Reorienting myself about the source of kindness has helped take away feelings of obligation or guilt. It reminds me to drop a feeling of pressure to give or regret over lost opportunities, and to look to God for direction in expressing His kindness. I like to think of my relations with others as God's business. Divine Love is the source of tender care for everyone, and because God's love is infinite, it shines through all of us without our having to make it happen.

Does the individual have any responsibility then? Yes, to be willing - even to long - to see and express God's love is a powerful prayer. It can touch corners of thought and experience that seem untouched by goodness. People might respond in unforeseen ways. Kindness wouldn't be surprising or optional, but the norm.

Understanding God as the universal source of kindness in no way diminishes the individual who expresses it. The gesture of our unknown friend at the diner underscored the bond we shared as expressions of the same God. The Discoverer of Christian Science, Mary Baker Eddy, wrote, "Goodness never fails to receive its reward, for goodness makes life a blessing. As an active portion of one stupendous whole, goodness identifies man with universal good" ("The First Church of Christ, Scientist, and Miscellany," pg. 165).

I feel that the kindness we were shown that night was unquestionably an outcome of this universal good. My husband was in another city at the time, and I called him and told him what had happened. He then told me something that had happened to him that might sound like a minor incident, but was a significant coincidence to us.

All week he had been praying about how to help a homeless man he passed every morning. That very day, he'd felt impelled to buy him a hot breakfast. The man was touched by the kindness.

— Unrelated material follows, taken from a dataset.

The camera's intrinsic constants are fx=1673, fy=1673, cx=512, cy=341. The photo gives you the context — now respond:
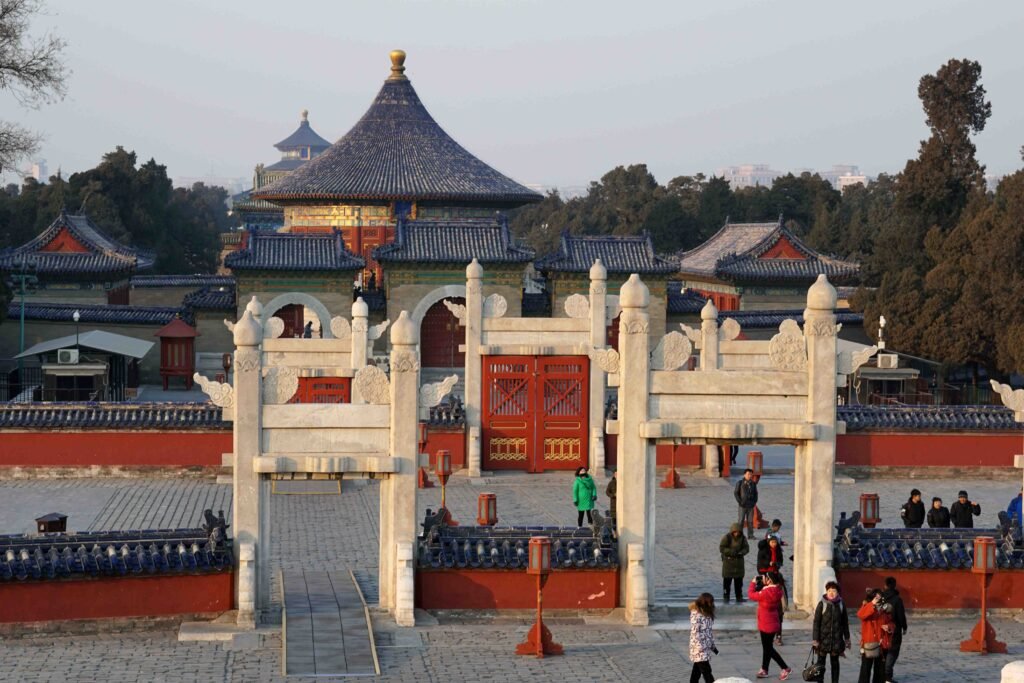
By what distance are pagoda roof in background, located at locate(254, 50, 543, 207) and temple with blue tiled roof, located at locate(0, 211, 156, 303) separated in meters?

Hardly a permanent answer to that man's needs, but it was a promise to me that kindness is the natural and certain response to God's own goodness at work in everyone. Prayer makes us more aware of this goodness. To my husband and me, it seemed as if the boundaries of time, space, or any other limitation fell away that day. Isaiah describes the constancy of kindness this way: "For the mountains shall depart, and the hills be removed; but my kindness shall not depart from thee, neither shall the covenant of my peace be removed, saith the Lord that hath mercy on thee" (Isa. 54:10).

We're more certain now that kindness is inevitable, dependable, and never random.